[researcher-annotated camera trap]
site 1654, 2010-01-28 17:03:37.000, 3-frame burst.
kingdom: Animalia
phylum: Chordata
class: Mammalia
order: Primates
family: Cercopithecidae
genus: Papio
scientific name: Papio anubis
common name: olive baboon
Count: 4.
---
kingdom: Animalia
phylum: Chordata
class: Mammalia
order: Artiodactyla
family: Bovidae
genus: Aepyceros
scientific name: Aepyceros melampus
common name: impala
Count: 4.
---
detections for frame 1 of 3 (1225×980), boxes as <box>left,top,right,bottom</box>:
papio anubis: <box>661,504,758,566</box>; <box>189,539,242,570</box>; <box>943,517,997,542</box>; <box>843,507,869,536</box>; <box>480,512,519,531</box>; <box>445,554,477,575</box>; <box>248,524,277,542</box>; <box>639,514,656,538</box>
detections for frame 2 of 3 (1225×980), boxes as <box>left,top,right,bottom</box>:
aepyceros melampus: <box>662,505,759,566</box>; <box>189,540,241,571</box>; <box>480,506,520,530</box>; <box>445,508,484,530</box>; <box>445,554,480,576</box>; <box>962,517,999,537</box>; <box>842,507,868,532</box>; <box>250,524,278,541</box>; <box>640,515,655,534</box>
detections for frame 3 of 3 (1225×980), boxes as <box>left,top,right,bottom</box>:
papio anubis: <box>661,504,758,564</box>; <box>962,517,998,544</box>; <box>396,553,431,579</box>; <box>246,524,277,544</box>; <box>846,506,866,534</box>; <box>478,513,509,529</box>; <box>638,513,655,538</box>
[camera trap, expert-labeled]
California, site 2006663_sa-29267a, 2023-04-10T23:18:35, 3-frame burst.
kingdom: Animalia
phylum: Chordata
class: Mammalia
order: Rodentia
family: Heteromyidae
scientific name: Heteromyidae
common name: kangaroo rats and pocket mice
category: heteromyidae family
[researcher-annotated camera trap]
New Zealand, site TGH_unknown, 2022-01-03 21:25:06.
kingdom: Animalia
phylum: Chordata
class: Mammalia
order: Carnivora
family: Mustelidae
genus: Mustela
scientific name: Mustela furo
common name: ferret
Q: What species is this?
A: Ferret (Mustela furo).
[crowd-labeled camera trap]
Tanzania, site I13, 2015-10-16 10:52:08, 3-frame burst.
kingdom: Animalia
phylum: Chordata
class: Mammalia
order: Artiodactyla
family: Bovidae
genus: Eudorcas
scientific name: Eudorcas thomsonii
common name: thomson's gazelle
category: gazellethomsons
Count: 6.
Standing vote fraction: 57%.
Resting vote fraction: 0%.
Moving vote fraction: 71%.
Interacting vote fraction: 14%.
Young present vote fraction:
☆ ☆ ☆ ☆
## Exercise requirements
Give back the material exactly as it is shown above.

## Output of the exercise
[researcher-annotated camera trap]
site 1654, 2010-01-28 17:03:37.000, 3-frame burst.
kingdom: Animalia
phylum: Chordata
class: Mammalia
order: Primates
family: Cercopithecidae
genus: Papio
scientific name: Papio anubis
common name: olive baboon
Count: 4.
---
kingdom: Animalia
phylum: Chordata
class: Mammalia
order: Artiodactyla
family: Bovidae
genus: Aepyceros
scientific name: Aepyceros melampus
common name: impala
Count: 4.
---
detections for frame 1 of 3 (1225×980), boxes as <box>left,top,right,bottom</box>:
papio anubis: <box>661,504,758,566</box>; <box>189,539,242,570</box>; <box>943,517,997,542</box>; <box>843,507,869,536</box>; <box>480,512,519,531</box>; <box>445,554,477,575</box>; <box>248,524,277,542</box>; <box>639,514,656,538</box>
detections for frame 2 of 3 (1225×980), boxes as <box>left,top,right,bottom</box>:
aepyceros melampus: <box>662,505,759,566</box>; <box>189,540,241,571</box>; <box>480,506,520,530</box>; <box>445,508,484,530</box>; <box>445,554,480,576</box>; <box>962,517,999,537</box>; <box>842,507,868,532</box>; <box>250,524,278,541</box>; <box>640,515,655,534</box>
detections for frame 3 of 3 (1225×980), boxes as <box>left,top,right,bottom</box>:
papio anubis: <box>661,504,758,564</box>; <box>962,517,998,544</box>; <box>396,553,431,579</box>; <box>246,524,277,544</box>; <box>846,506,866,534</box>; <box>478,513,509,529</box>; <box>638,513,655,538</box>
[camera trap, expert-labeled]
California, site 2006663_sa-29267a, 2023-04-10T23:18:35, 3-frame burst.
kingdom: Animalia
phylum: Chordata
class: Mammalia
order: Rodentia
family: Heteromyidae
scientific name: Heteromyidae
common name: kangaroo rats and pocket mice
category: heteromyidae family
[researcher-annotated camera trap]
New Zealand, site TGH_unknown, 2022-01-03 21:25:06.
kingdom: Animalia
phylum: Chordata
class: Mammalia
order: Carnivora
family: Mustelidae
genus: Mustela
scientific name: Mustela furo
common name: ferret
Q: What species is this?
A: Ferret (Mustela furo).
[crowd-labeled camera trap]
Tanzania, site I13, 2015-10-16 10:52:08, 3-frame burst.
kingdom: Animalia
phylum: Chordata
class: Mammalia
order: Artiodactyla
family: Bovidae
genus: Eudorcas
scientific name: Eudorcas thomsonii
common name: thomson's gazelle
category: gazellethomsons
Count: 6.
Standing vote fraction: 57%.
Resting vote fraction: 0%.
Moving vote fraction: 71%.
Interacting vote fraction: 14%.
Young present vote fraction:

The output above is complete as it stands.